§ Problem:
Please set down only the lines below starting with the line with "A friend is" and going on through the line with "Declaring Independence The", verbatim and without pictures.

Provided records: Begin

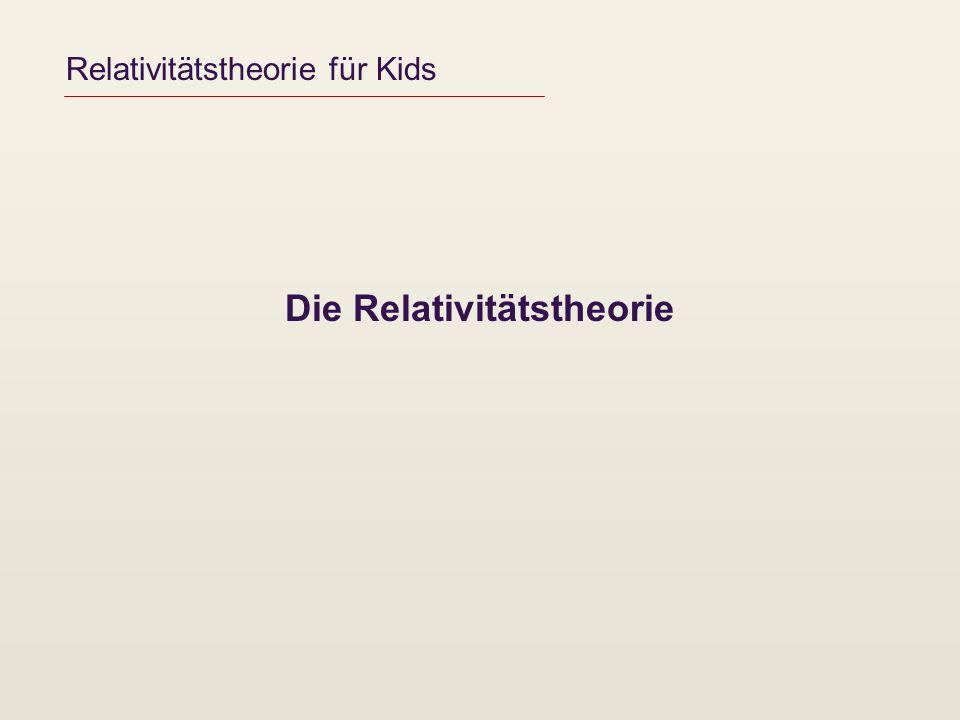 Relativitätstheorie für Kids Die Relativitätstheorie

Provided records: End
Provided records: Begin

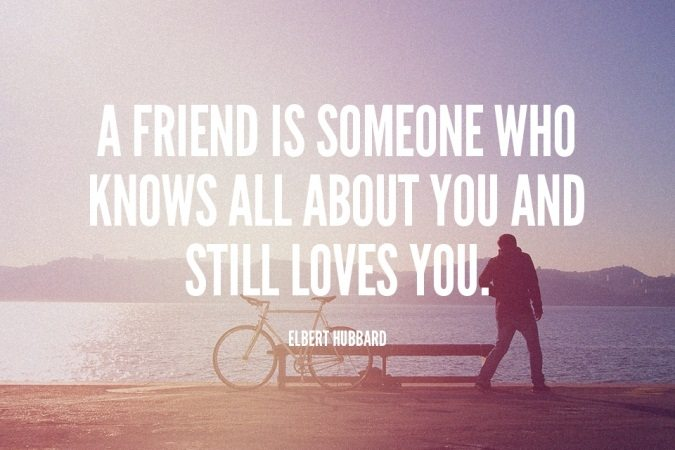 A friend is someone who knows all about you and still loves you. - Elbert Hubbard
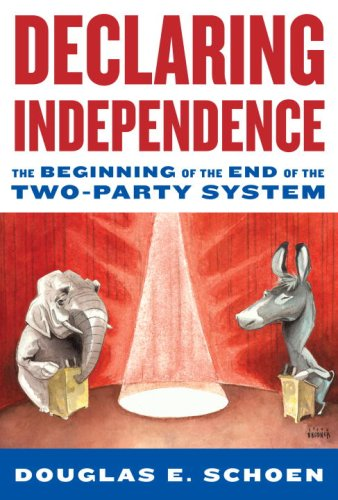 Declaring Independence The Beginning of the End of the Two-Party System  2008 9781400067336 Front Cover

Provided records: End

§ Task output:
 A friend is someone who knows all about you and still loves you. - Elbert Hubbard
 Declaring Independence The Beginning of the End of the Two-Party System  2008 9781400067336 Front Cover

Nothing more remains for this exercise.